In this workshop, I’ve probably said at one point or another that each element is the most important. But in truth, they are equally important because it’s the combined creation that elevates it to an emotional connection with your viewer. (And you don’t want that emotion to be boredom.)
But before discussing what to choose and what to focus on, we need to explain where to find your music and what all those licenses mean.

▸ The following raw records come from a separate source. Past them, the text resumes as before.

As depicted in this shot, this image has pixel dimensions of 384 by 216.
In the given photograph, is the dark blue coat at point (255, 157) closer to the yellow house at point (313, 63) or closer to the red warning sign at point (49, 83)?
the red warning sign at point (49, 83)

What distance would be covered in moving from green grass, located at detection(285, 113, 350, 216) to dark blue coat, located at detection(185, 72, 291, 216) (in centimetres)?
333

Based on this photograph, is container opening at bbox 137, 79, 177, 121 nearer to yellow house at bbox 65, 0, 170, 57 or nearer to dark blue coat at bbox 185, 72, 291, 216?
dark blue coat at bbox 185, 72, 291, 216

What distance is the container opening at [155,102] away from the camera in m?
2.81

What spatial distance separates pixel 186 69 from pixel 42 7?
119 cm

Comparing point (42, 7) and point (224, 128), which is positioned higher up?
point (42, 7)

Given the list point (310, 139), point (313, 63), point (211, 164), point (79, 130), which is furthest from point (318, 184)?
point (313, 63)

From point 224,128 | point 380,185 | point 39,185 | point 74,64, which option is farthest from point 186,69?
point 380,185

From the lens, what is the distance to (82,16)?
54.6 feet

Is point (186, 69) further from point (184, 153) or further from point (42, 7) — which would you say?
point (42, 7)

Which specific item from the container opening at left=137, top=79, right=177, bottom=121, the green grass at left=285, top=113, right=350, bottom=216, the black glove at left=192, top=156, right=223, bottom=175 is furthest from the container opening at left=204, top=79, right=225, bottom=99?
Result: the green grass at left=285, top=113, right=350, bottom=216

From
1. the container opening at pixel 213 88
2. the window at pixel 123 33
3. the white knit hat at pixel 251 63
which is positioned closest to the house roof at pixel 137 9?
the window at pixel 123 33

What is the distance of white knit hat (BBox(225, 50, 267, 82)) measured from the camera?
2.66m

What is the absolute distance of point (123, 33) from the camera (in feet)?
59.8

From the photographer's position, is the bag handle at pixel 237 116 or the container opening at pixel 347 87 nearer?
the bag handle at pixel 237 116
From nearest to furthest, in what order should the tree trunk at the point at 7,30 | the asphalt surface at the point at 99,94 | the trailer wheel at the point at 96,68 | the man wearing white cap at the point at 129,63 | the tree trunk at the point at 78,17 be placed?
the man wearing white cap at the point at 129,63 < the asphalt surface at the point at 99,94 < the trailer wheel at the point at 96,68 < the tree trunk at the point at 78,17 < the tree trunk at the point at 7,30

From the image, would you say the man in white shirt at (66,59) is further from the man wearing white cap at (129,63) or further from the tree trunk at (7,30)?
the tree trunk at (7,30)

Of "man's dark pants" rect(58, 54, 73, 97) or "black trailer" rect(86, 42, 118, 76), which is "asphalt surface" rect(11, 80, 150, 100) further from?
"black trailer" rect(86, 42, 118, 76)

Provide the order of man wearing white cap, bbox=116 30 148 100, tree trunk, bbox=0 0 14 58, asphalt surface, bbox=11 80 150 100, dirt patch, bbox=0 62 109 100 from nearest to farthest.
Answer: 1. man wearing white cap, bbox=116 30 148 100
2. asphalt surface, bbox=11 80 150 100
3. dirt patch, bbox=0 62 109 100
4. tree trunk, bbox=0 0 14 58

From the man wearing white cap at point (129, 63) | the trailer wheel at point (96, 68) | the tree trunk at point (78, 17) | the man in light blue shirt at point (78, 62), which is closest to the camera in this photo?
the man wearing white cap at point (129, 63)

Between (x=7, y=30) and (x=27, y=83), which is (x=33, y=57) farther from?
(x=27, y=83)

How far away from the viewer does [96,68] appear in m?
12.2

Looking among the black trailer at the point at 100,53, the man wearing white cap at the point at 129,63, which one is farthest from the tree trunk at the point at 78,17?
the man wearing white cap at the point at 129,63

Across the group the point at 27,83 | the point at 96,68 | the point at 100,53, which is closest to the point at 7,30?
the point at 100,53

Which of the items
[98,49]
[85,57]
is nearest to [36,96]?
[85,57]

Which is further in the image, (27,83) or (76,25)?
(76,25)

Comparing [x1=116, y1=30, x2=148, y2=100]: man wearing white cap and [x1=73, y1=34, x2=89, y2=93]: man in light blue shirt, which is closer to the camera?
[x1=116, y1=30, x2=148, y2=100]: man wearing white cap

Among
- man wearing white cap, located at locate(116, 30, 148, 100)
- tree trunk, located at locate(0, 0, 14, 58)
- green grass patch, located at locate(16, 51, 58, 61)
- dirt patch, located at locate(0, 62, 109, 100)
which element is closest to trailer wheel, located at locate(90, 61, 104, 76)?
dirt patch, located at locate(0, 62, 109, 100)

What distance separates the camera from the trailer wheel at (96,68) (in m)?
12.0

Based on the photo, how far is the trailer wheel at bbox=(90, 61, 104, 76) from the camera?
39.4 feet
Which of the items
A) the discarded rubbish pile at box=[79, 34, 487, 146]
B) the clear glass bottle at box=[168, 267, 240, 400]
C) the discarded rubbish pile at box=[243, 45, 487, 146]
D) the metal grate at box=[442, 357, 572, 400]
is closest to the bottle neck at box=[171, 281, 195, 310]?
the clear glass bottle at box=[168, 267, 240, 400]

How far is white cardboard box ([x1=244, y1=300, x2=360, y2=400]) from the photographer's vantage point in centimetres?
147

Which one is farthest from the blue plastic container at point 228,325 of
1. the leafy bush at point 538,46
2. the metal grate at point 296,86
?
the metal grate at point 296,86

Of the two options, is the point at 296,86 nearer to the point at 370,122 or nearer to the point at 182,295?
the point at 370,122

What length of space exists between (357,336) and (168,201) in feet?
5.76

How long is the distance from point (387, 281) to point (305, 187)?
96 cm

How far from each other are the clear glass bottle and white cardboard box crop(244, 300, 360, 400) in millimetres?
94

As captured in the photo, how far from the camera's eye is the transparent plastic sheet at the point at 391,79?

What does royalty-free mean?
As writers, you’re well aware of what royalties on your books are: the percentage of proceeds from a sale paid to the author. This works the same in music – royalties are paid to the composer or artist depending on how the work is used. When you purchase a license, you are purchasing permission to use the music in a specific format. There are two contrasting forms of licensing music – rights managed and royalty free.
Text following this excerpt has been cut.